Health visionary Devi Shetty receives honorary degree from the U of M
He’s known as the King of Hearts, Mother Theresa’s cardiologist, the founder of one of the word’s largest hospitals, and a champion of health care for the poor, young, and most vulnerable.
Devi Shetty has no intention of slowing down. This spring, the world-renowned cardiac surgeon traveled to the Twin Cities to receive an honorary Doctor of Laws degree from the University of Minnesota. The Indian physician and U health care experts have forged close ties over the years in a common pursuit to improve health care access worldwide.
As founder and chair of Narayana Hrudayalaya, a 1,500-bed hospital near Bangalore, India, Shetty oversees an average of 40 adult heart surgeries a day and 16 pediatric heart surgeries. The “health city” operates on economies of scale that afford care to those who would otherwise go without. Beyond hospital walls, this access is expanded through a government-sponsored micro-insurance program that Shetty pioneered. Now hundreds of thousands of Indians have health care by paying a monthly fee of about 20 cents.
Technology gives rich people the heath care they always had, but a bit better. But it gives poor people what they could otherwise never dream about.
To reach those in remote areas, Shetty partners with the Indian Space Research Organization. To date, he and his colleagues have used telemedicine to treat 70,000 patients throughout Africa and India.
“Technology gives rich people the heath care they always had, but a bit better,” says Shetty. “But it gives poor people what they could otherwise never dream about.”
Shetty believes the economy of the 21st century will be driven by health care, and he intends to lead that drive.
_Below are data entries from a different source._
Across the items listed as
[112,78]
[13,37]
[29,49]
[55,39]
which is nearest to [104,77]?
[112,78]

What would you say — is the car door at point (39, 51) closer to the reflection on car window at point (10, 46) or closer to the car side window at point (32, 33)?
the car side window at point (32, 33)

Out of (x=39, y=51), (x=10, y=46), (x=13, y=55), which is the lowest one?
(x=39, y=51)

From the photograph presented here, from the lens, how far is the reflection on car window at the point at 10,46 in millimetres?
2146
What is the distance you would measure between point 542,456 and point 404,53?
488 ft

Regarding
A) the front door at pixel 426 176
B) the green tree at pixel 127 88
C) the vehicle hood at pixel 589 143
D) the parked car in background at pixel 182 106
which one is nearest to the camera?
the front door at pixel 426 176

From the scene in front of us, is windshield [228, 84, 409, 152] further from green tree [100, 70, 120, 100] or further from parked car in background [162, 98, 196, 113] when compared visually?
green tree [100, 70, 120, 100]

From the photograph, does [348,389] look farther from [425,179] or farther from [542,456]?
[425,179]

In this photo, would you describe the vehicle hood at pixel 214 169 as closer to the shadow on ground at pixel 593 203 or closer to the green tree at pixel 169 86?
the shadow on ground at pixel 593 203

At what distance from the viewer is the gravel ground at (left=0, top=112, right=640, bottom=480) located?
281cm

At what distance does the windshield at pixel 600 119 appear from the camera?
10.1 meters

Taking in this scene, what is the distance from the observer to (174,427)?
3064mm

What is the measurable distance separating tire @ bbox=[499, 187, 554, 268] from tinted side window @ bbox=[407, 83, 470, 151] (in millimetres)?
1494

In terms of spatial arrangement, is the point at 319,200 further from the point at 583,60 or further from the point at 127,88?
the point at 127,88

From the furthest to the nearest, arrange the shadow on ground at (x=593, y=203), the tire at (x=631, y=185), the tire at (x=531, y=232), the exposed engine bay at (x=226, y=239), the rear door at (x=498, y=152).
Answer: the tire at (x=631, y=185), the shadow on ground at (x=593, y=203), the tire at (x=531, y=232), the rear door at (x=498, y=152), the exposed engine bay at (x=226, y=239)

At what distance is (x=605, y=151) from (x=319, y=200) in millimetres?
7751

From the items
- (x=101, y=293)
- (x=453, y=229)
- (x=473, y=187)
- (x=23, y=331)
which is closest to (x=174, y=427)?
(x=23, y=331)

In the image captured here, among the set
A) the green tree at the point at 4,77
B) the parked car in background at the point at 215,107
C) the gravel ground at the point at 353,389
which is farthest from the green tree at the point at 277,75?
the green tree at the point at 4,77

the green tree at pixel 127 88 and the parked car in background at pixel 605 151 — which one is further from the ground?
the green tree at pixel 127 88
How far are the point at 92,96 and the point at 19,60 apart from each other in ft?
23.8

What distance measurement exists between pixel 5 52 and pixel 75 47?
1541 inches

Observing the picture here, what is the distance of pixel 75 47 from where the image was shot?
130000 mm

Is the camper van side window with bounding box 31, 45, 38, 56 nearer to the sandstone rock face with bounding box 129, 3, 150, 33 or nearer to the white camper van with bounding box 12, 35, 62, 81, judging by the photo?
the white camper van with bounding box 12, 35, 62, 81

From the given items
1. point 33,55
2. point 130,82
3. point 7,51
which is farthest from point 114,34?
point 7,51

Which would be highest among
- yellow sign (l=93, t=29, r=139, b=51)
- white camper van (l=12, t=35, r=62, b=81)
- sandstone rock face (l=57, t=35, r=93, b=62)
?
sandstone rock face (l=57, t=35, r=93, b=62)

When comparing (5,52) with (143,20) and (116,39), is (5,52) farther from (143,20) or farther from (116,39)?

He plans to add 30,000 hospital beds across India, build a 2,000-bed hospital in the Cayman Islands, and bring 5,000 African and Afghan children to his facilities for care in the next five years.
“I believe health care should become a fundamental right for every citizen of this world,” he says. “I also believe India will become the first country to disassociate health care from affluence—and we’ll do it in the next 10 years.”